Thank you Rita, it is an honor you would never seek, but that you richly deserve.

Sunday, September 1, 2013

Happy Labor Day

I will spend this Labor Day at my brother's house, with much of the family, having a traditional end of the summer cookout.
Many of my colleges will spend it at the bedside.

Not to worry, they'll get Thanksgiving off and I'll be at the bedside then.  It's the life of a bedside nurse.

Labor Day originated as a day to honor the workers of this country, upon whose strong backs and with whose keen minds, this country prospered into a nation envied by all others.  A nation where a man or woman could, through a good, honest days work, make a living wage and see to the needs of his or her family.

Today, that same man or women must often work 2 or 3 jobs to do the same for their family, and when they ask for a hand with childcare, they are accused of being lazy and living off the government.

All the while, income inequality grows.

"The rich get richer.""

"Money goes to money."

And what made us a great nation is replaced by profits and greed.

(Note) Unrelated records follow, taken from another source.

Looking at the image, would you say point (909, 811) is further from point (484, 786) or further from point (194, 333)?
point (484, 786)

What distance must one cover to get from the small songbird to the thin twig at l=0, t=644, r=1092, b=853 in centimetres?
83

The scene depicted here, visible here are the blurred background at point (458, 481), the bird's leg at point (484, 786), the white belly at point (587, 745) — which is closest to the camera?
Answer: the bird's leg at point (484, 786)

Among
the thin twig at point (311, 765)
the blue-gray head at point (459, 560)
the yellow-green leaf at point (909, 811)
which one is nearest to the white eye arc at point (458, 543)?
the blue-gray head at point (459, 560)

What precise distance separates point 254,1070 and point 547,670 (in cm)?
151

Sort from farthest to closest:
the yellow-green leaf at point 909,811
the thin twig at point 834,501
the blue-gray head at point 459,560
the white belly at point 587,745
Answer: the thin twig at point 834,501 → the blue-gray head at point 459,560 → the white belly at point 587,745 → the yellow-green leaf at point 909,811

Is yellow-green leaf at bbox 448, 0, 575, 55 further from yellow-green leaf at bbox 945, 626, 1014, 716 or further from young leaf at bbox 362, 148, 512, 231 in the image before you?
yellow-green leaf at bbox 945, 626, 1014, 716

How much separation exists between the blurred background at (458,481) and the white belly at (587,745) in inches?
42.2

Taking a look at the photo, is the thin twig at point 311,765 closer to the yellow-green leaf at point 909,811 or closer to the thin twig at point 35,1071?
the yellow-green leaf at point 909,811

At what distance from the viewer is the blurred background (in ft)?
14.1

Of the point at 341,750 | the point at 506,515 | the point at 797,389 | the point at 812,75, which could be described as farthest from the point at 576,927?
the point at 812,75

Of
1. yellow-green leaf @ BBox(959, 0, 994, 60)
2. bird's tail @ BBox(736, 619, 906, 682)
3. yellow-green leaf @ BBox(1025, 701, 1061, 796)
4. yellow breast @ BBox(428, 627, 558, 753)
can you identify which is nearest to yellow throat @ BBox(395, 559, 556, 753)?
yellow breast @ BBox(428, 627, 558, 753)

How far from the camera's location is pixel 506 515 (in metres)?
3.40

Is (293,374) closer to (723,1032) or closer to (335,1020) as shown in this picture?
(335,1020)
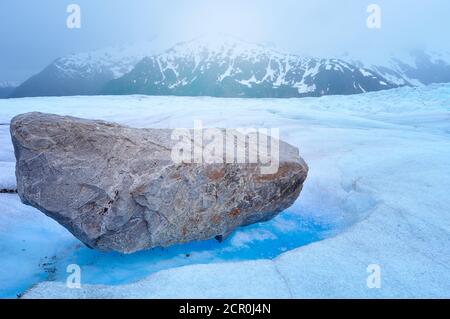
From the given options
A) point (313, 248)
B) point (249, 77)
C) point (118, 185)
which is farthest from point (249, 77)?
point (313, 248)

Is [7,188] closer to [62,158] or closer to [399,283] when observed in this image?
[62,158]

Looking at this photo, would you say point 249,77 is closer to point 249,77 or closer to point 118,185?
point 249,77

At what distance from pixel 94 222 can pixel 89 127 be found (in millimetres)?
1214

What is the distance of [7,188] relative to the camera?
5.84 meters

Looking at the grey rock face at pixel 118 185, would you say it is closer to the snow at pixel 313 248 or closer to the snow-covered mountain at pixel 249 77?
the snow at pixel 313 248

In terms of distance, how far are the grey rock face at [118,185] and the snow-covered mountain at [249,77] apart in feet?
460

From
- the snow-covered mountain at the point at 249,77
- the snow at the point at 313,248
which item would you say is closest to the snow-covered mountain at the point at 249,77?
the snow-covered mountain at the point at 249,77

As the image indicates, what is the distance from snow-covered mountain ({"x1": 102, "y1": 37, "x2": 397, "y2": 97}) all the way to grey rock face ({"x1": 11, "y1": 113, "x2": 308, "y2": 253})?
460 ft

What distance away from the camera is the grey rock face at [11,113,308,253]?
374cm

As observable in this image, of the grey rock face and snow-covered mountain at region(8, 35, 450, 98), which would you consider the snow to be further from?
snow-covered mountain at region(8, 35, 450, 98)

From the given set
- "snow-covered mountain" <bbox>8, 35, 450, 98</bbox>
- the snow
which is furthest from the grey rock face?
"snow-covered mountain" <bbox>8, 35, 450, 98</bbox>

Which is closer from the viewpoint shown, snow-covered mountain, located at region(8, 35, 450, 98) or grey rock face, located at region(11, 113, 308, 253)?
grey rock face, located at region(11, 113, 308, 253)

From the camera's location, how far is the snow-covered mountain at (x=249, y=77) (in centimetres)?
14675

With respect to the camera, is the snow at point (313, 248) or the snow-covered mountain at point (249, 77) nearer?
the snow at point (313, 248)
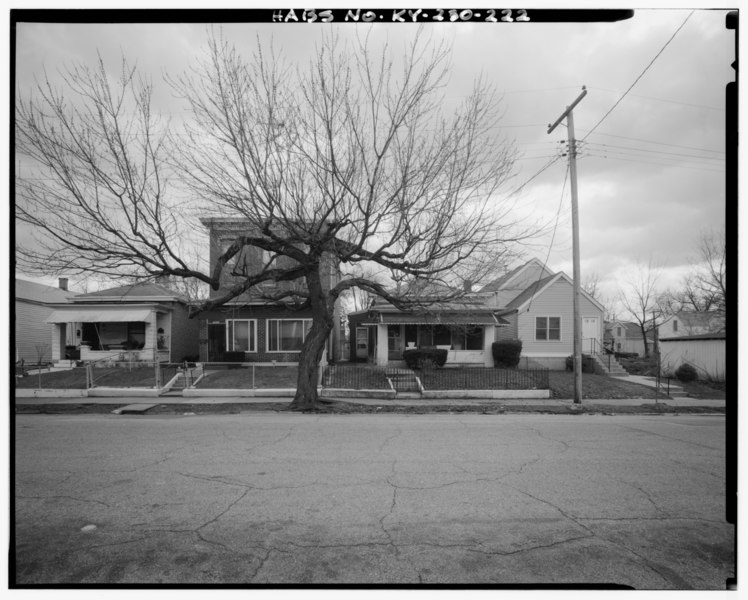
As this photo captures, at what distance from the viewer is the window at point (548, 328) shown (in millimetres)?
25688

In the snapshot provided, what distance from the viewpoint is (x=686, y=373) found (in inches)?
754

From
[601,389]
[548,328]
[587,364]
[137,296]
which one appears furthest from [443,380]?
[137,296]

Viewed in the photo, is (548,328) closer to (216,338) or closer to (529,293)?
(529,293)

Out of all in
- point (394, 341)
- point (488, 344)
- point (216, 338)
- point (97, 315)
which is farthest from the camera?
point (394, 341)

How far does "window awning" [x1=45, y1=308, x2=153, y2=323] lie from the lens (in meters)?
22.3

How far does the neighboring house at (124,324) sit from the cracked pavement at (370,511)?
53.9ft

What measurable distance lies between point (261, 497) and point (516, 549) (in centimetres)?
254

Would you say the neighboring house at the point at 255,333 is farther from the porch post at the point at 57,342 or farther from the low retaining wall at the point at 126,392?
the low retaining wall at the point at 126,392

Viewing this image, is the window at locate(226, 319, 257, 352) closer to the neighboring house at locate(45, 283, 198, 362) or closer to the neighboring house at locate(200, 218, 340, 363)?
the neighboring house at locate(200, 218, 340, 363)

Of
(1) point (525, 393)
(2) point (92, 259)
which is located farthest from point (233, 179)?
(1) point (525, 393)

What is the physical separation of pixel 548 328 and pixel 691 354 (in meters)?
7.52

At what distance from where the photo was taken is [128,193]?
30.6ft

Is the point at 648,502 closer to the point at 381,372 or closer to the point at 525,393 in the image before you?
the point at 525,393

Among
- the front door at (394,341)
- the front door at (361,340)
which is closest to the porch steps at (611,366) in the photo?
the front door at (394,341)
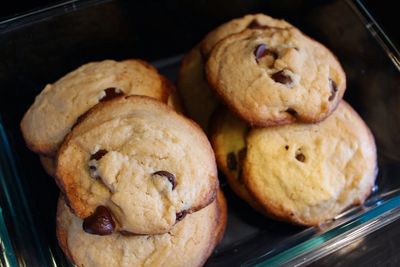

It is ironic, that Organized Labor's efforts give us the first Monday as a day of rest from work, a day to celebrate the worker, and yet, 50% of the workers of my hospital will work Monday, while 99% of management relaxes.
50% of the bedside nurses across this country will care for patients, 99% of their bosses will rest.
50% of all health care workers will work, and their coworkers will work the next holiday, while their CEO and Vice Presidents are at home or the beach.
50% of our Firefighter and Police and EMS and fast food workers and many more of our brothers and sisters will work.  While those at the top end of the pay scale will take a break.

And you know what, that's OK.
It's OK because WE are what made America  the "light on the hill" for the world and WE are what will make it a shining example of equality and fairness.
What started in Madison is a movement of workers, standing together and seeing that for this country to be great the workers must demand respect.

So, my brothers and sisters, whether you spend this Labor Day at the barbecue or the job site, remember that WE built this country, and We can rebuild it.